(Spatial reasoning question data)
** Begin **

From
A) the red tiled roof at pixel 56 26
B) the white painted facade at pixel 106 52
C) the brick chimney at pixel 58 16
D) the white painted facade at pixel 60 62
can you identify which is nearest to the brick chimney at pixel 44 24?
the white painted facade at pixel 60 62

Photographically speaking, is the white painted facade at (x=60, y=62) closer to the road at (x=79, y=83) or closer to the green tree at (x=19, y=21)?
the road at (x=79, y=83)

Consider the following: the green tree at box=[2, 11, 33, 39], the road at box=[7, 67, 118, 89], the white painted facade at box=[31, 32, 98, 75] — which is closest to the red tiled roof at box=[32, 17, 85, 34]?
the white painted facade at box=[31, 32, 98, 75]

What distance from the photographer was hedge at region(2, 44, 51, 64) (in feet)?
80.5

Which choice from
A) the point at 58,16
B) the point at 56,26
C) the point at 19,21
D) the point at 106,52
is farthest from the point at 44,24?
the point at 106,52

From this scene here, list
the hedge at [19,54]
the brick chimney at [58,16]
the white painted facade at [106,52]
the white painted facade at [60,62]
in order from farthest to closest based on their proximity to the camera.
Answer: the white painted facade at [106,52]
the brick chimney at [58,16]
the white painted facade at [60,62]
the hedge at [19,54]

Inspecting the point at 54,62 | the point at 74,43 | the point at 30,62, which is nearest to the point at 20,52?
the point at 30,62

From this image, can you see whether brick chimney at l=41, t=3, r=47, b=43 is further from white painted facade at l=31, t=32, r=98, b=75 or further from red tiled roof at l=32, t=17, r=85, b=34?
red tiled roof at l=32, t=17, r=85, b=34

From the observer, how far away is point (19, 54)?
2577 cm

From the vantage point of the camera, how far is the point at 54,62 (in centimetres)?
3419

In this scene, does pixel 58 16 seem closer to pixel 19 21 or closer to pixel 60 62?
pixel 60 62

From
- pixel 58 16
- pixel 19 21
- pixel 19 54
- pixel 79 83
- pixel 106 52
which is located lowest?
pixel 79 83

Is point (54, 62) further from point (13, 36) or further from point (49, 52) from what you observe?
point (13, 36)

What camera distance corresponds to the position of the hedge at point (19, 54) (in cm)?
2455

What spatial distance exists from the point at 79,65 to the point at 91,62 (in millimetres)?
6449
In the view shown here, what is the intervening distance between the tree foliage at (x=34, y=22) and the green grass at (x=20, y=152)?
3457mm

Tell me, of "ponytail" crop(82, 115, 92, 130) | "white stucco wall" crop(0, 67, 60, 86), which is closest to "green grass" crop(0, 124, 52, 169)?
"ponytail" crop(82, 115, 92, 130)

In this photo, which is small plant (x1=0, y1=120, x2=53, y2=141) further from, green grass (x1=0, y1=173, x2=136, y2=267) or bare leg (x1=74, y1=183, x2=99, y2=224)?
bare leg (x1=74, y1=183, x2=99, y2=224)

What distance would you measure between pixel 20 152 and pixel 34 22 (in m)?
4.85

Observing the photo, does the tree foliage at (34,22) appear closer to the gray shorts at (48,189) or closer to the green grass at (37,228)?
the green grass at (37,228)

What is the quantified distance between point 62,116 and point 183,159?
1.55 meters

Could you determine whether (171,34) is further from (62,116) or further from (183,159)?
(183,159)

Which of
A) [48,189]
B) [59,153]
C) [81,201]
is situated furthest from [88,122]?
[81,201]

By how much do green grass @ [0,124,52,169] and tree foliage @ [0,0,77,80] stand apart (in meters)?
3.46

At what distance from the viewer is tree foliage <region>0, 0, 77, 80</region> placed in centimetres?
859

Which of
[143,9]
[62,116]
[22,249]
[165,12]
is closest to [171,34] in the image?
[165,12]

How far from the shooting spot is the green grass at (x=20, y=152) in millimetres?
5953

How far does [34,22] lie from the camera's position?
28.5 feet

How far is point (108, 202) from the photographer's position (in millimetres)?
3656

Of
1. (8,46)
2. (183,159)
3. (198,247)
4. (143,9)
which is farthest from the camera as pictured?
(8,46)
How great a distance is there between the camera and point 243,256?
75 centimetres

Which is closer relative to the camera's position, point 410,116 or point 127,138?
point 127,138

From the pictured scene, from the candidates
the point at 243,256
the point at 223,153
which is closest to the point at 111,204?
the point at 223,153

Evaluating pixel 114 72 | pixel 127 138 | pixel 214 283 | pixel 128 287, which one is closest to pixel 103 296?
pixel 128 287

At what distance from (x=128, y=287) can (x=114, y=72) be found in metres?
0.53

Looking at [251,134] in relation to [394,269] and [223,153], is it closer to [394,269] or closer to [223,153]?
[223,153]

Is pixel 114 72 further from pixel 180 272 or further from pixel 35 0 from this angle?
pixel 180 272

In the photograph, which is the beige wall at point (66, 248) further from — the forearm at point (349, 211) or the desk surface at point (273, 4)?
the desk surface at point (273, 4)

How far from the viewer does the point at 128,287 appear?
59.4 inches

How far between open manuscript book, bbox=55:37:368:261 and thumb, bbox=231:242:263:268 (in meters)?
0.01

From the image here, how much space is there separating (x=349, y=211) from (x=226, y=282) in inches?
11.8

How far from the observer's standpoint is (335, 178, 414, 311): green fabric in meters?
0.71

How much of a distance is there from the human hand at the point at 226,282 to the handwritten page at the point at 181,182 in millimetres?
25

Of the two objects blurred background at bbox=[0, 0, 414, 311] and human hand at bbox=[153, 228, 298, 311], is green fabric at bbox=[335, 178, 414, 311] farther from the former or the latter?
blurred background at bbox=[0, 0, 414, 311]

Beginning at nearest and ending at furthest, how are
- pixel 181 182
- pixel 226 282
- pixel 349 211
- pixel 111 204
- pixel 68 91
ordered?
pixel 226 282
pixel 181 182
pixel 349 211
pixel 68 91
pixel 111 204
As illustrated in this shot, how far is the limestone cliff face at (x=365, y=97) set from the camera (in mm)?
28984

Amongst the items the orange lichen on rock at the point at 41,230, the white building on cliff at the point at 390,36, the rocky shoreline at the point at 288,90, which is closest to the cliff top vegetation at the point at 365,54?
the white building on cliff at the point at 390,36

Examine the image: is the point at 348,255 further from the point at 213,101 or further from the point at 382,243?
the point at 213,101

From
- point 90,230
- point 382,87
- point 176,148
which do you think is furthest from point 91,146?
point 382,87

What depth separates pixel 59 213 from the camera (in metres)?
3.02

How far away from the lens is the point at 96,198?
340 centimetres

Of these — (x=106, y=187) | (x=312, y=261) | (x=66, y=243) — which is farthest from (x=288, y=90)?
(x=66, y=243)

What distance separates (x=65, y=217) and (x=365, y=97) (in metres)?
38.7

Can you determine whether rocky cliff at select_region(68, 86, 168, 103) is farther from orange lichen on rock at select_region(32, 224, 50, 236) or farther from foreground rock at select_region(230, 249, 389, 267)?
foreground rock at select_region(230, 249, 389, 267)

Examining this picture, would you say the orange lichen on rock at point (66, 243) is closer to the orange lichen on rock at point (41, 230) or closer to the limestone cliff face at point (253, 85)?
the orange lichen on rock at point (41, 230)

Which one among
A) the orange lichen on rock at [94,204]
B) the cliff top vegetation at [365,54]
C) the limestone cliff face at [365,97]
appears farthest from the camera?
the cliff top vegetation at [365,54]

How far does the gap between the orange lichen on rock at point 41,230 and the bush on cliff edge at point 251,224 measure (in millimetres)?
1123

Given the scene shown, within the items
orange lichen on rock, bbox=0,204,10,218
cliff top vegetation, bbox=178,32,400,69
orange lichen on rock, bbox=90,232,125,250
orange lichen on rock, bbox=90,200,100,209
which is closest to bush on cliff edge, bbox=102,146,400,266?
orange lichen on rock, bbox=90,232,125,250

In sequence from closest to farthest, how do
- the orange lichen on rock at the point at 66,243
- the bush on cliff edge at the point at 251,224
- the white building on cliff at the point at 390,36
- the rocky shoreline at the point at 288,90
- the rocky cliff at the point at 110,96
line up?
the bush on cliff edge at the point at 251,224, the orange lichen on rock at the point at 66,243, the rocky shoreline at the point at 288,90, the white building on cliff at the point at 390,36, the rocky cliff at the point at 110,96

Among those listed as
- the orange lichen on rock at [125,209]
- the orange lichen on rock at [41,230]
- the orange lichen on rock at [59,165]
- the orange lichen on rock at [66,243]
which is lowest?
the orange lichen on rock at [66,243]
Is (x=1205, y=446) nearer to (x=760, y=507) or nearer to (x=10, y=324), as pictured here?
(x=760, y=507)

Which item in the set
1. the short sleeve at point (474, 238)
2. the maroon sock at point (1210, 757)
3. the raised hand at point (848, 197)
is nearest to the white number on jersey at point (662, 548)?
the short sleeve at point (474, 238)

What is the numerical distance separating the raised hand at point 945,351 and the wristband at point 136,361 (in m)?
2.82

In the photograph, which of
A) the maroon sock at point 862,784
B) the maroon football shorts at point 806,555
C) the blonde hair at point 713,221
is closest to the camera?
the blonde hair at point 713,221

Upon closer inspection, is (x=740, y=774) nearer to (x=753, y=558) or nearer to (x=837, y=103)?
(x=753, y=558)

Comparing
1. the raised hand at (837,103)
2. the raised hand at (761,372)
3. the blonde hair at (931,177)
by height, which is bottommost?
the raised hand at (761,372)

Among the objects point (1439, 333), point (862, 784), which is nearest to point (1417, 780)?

** End **

» PROBLEM STATEMENT:
Take the records from the start through the line containing "can you identify", and rename "brick chimney" to "stone chimney" wherever it appears in them, changing nothing else. Give back only those lines.

» RESULT:
From
A) the red tiled roof at pixel 56 26
B) the white painted facade at pixel 106 52
C) the stone chimney at pixel 58 16
D) the white painted facade at pixel 60 62
can you identify which is nearest to the stone chimney at pixel 44 24?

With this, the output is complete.